Se fosse possível fraudar a urna eletrônica, candidatos não gastariam tanto com marketing eleitoral

O presidente Jair Bolsonaro diz que houve fraude eleitoral em 2018. Mas não conseguiu apresentar provas de que isto tenha ocorrido

Jair Messias Bolsonaro: votando em 2018 | Foto: Reprodução

Alexandre Azevedo

Especial para o Jornal Opção

Há cerca de dois meses, o presidente da República, Jair Bolsonaro, afirmou ter provas de que a sua eleição fora fraudada. Qualquer pessoa ao ler isso pensaria: como uma presidente confessa ter fraudado a sua eleição? Mas não se tratava disso. O chefe do Executivo sugere que teria vencido a eleição no primeiro turno — o que não teria ocorrido devido à suposta fraude.

Até o presente momento, o presidente ainda não apresentou qualquer prova de suas alegações. Estamos todos aguardando. E seria bom entregar as provas o quanto antes à Polícia Federal, sob pena de, além de ser passar por néscio, cometer crime.

A falta de confiança na urna eletrônica não é uma exclusividade do presidente da República, embora ele potencialize as teorias de conspiração.

Quem não se recorda de vídeos na eleição de 2018 em que um eleitor, ao pretender votar para presidente da República, digita 17 e aparecia o voto nulo? Tudo isso ocorreu porque o eleitor digitava 17 para o cargo de governador e não existia nenhum candidato, no Estado de Goiás, com esse número. Assim, não houve qualquer falha nas urnas, mas incapacidade de se ler uma simples instrução que aparecia n o monitor da urna eletrônica.

Se fosse possível fraudar a urna eletrônica, candidatos e partidos políticos não gastariam tanto com marketing político-eleitoral

Em defesa da confiabilidade da urna eletrônica, pedimos licença para apresentar o argumento mais impactante: se houvesse a possibilidade de se fraudar a urna para alterar o resultado de uma eleição, os candidatos e partidos políticos não gastariam tanto com marketing eleitoral e político. Todos os recursos seriam destinados à contratação de um hacker.

Ainda que fosse possível a ação de um hacker, ele não poderia fraudar uma eleição. É que, ao final da votação, os mesários imprimem um boletim de urna, contendo o nome dos candidatos que obtiveram votos naquela seção eleitoral, acompanhado da quantidade de votos de cada um. Ora, a alteração do resultado do pleito, mediante invasão nos computadores da Justiça Eleitoral, poderia facilmente ser detectada com a mera conferência com os boletins já mencionados.

Importante frisar que os boletins de urna são emitidos para qualquer partido político representado na seção eleitoral.

Em 2014 Diego Aranha, professor da Unicamp e um dos grandes críticos da confiabilidade das urnas eletrônicas, criou o aplicativo Você Fiscal para que qualquer eleitor pudesse fotografar o boletim de urna e, posteriormente, conferir com o resultado oficial.
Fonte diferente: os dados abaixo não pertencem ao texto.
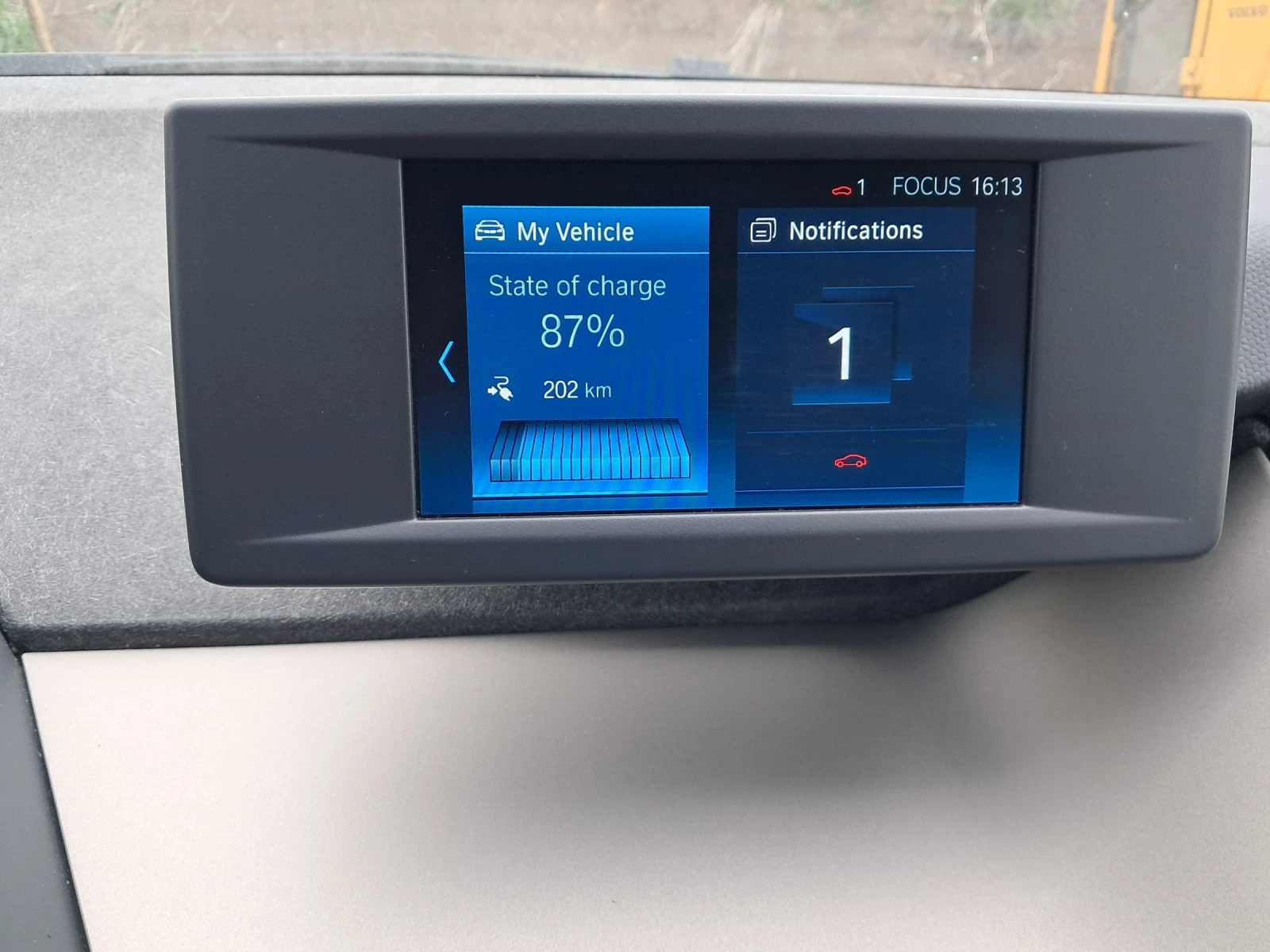 BMW i3 S 120Ah-42KWh  Термопомпа - изображение 9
Nas palavras do professor Diego Aranha “vamos comparar os nossos resultados com os da Justiça Eleitoral. Se não houver falhas ou fraude nesta etapa da eleição, os dados vão bater”.

A iniciativa foi saudada com grande entusiasmo pela Justiça Eleitoral, tanto que nas eleições posteriores (2016 e 2018) criou o QR Code nos boletins de urna para facilitar a fiscalização pelos eleitores.

As urnas eletrônicas não estão conectadas à internet, de
modo que não é possível a atuação de hacker sobre elas

Por último, as urnas eletrônicas não estão conectadas à internet, de modo que não é possível uma atuação de hacker sobre elas.

Seria, então, possível a atuação de um fraudador interno? Isto é, um servidor da Justiça Eleitoral, com acesso privilegiado ao sistema, poderia fraudar os sistemas da urna eletrônica?

Em tese isso seria possível. Contudo, a Justiça Eleitoral realiza vários testes com a presença de inúmeros especialistas em Tecnologia da Informação, TI, e, até hoje, nenhuma fraude foi detectada.

De mais a mais, qualquer comando fraudulento poderia ser facilmente detectado em uma auditoria.

Em 2014, o candidato a presidente da República derrotado Aécio Neves, pressionado por parcela de seu eleitorado insatisfeita com o resultado da eleição, requereu a realização de uma auditoria externa nas urnas eletrônicas. O resultado foi o já esperado: não se detectou qualquer fraude.

Nas próximas semanas iremos tratar de alguns mitos sobre as urnas eletrônicas.

Alexandre Azevedo é professor da na Pontifícia Universidade Católica de Goiás e na Faculdade Alfredo Nasser (Unifan). É mestre em Direito Eleitoral.